To integrate J over the cross section of the wire, which is a circle of radius R, we use the formula for the area of a circle: A = πR^2. The integral of J over the cross-sectional area is then:

I = ∫J dA
= ∫(αr) dA
= α ∫r dA
= α ∫r d(πR^2)
= α ∫r πR^2 dr

To evaluate this integral, we need to determine the limits of integration. Since the wire is long and straight, we consider a cross-sectional slice at distance r from the axis of the wire. The limits of integration would be from r = 0 (center of the wire) to r = R (outer edge of the wire). Therefore, the integral becomes:

I = α ∫r πR^2 dr, integrated from r = 0 to r = R.

Integrating, we have:

I = α πR^2 ∫r dr, integrated from r = 0 to r = R.

The integral of r with respect to r is (1/2)r^2, so:

I = α πR^2 [ (1/2)R^2 - (1/2)(0)^2 ]
I = α πR^2 (1/2)R^2
I = (α π/2)R^4

Solving for α, we have:

α = (2I)/(πR^4)

Therefore, the constant α in terms of I and R is α = (2I)/(πR^4).

Now, let's move on to B) and C) to calculate the magnetic field B(r) for both cases.

B) Inside the wire (r ≤ R, B(r) inside):
For r ≤ R, we need to find the magnetic field B(r) using Ampere's Law. According to Ampere's Law, the line integral of the magnetic field B(r) around a closed loop is equal to the product of the permeability of free space (μ0) and the total current passing through the loop.

Consider a circular loop of radius r (r ≤ R) within the wire. The magnetic field B(r) is constant along this loop, and its magnitude must be the same at every point on the loop. Using Ampere's Law, we have:

∮ B(r) · dl = μ0I_enclosed

Since B(r) is constant along the loop, we can take it out of the line integral:

B(r) ∮ dl = μ0I_enclosed

The line integral ∮ dl is equal to the circumference of the circular loop, which is 2πr. Therefore, we have:

B(r) (2πr) = μ0I_enclosed

Since the current enclosed by the circular loop is the total current I, we can write:

B(r) (2πr) = μ0I

Solving for B(r), we have:

B(r) = (μ0I) / (2πr)

We express our answer in terms of the variables I, R, r, and the appropriate constant μ0 and π.

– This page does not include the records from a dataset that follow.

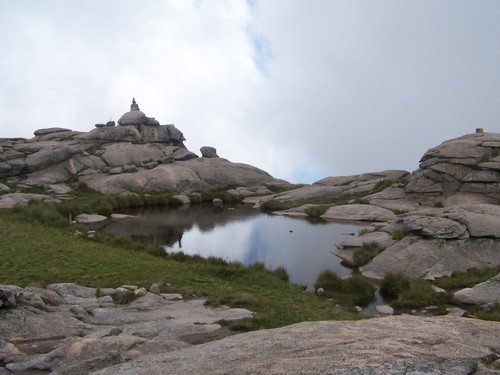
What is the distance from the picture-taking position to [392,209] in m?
50.1

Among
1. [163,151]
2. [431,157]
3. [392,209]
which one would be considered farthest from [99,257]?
[163,151]

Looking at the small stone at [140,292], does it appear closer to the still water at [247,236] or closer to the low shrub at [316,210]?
the still water at [247,236]

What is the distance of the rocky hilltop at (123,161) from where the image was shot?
6771cm

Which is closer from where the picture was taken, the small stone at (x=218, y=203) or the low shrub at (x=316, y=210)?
the low shrub at (x=316, y=210)

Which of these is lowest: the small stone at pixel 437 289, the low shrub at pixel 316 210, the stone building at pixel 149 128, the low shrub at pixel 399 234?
the small stone at pixel 437 289

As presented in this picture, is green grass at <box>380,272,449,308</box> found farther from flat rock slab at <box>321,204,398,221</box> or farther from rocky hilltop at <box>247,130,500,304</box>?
flat rock slab at <box>321,204,398,221</box>

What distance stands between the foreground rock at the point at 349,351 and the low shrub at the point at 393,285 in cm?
1588

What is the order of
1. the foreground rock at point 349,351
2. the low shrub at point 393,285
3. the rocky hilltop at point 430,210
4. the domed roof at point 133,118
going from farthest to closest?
the domed roof at point 133,118 → the rocky hilltop at point 430,210 → the low shrub at point 393,285 → the foreground rock at point 349,351

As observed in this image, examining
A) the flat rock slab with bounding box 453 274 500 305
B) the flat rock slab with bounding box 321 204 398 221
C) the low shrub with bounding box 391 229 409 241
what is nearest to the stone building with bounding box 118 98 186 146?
the flat rock slab with bounding box 321 204 398 221

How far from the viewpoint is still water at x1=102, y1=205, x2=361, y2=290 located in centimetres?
3262

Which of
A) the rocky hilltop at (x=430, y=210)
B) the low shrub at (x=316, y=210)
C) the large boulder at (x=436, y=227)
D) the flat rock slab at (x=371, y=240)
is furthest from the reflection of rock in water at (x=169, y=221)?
the large boulder at (x=436, y=227)

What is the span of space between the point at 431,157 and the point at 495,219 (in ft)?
79.6

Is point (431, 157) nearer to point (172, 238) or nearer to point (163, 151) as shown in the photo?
point (172, 238)

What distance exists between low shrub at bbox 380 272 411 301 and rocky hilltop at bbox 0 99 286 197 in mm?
49831
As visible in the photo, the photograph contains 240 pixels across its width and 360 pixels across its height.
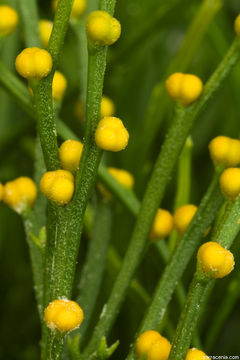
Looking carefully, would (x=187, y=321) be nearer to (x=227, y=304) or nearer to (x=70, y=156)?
(x=70, y=156)

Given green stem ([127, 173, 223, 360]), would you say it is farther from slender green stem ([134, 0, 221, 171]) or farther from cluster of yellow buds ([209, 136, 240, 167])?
slender green stem ([134, 0, 221, 171])

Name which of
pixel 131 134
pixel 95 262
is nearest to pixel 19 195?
pixel 95 262

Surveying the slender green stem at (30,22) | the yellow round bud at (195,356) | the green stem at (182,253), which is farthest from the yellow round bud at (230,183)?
the slender green stem at (30,22)

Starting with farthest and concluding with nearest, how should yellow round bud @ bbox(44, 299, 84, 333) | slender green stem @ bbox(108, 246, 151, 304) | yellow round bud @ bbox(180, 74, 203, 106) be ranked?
slender green stem @ bbox(108, 246, 151, 304) < yellow round bud @ bbox(180, 74, 203, 106) < yellow round bud @ bbox(44, 299, 84, 333)

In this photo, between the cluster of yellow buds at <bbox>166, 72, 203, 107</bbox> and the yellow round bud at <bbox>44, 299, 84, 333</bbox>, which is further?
the cluster of yellow buds at <bbox>166, 72, 203, 107</bbox>

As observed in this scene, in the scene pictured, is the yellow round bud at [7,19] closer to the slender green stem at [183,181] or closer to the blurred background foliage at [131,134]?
the blurred background foliage at [131,134]

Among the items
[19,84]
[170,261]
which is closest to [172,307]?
[170,261]

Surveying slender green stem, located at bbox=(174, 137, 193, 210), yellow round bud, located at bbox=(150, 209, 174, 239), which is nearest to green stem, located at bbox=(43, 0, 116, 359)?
yellow round bud, located at bbox=(150, 209, 174, 239)
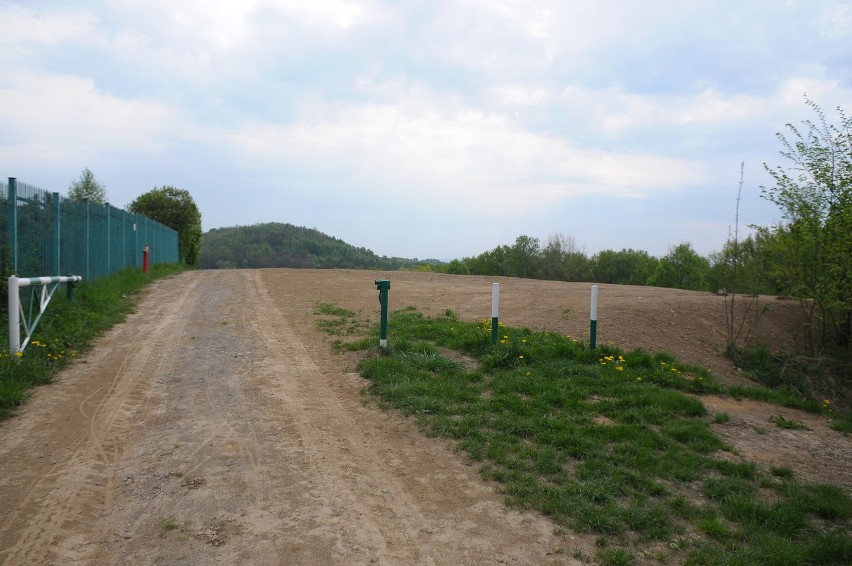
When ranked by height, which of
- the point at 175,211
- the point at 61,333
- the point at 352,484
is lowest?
the point at 352,484

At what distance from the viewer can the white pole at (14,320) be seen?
23.7 ft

C) Outside the wire (r ≥ R, B(r) outside):
For r ≥ R, we use Ampere's Law again. Consider a circular loop of radius r (r ≥ R) outside the wire. Since there is no current enclosed by the loop outside the wire, the line integral ∮ B(r) · dl must be zero. Therefore:

∮ B(r) · dl = 0

Since B(r) is constant along the loop, we can take it out of the line integral:

B(r) ∮ dl = 0

The line integral ∮ dl is equal to the circumference of the circular loop, which is 2πr. Therefore:

B(r) (2πr) = 0

This equation tells us that the magnetic field B(r) outside the wire is zero (B(r) = 0) for r ≥ R.